If you’re betting on a one-day panic, for instance, you may not wish to stay more than a week or 10 days. If the stock continues to drift, take your capital and go elsewhere.
Let me demonstrate how this works in practice.
Last year BP saw its share price halved after the company messed up in the Gulf of Mexico. A smart money manager I know bought shares close to the bottom, with a stop-loss order, was closed out, then went in again with a “widened” (higher percentage) stop, and made money at the new target. He of course has missed the huge rise since, but that was okay. It was a disciplined trade, not an investment.
A more recent example is News Corp. . When the hacking scandal broke, the stock began to drift. But once Rupert Murdoch closed The News of the World, the stock sank. This was – perhaps still is – the time to take a smart flyer on the stock. Remember to use a stop-loss order, with a target gain equal to twice the potential loss. If the stock reaches either of these points, sell it.
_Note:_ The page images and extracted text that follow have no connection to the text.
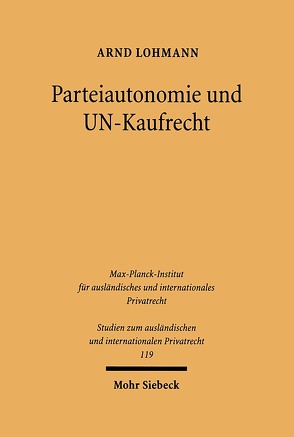 ARND LOHMANN

Parteiautonomie und UN-Kaufrecht

Max-Planck-Institut für ausländisches und internationales Privatrecht

Studien zum ausländischen und internationalen Privatrecht
119

Mohr Siebeck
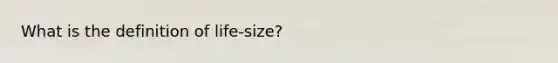 What is the definition of life-size?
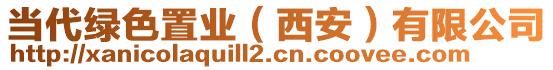 当代绿色置业（西安）有限公司
http://xanicolaquill2.cn.coovee.com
If it does neither for a week, sell it.
Why News Corp.? Because the company will survive, and now that the beleaguered Murdoch clan has given up purchasing the rest of BSkyB, the stock is already rising.
Keep in mind that betting on mass hysteria should not be a one-time gamble but part of a long-term strategy that resembles good poker playing. You play good hands and fold bad ones. You never risk too much on any hand. Over time a disciplined approach pays off – but only if you stay disciplined.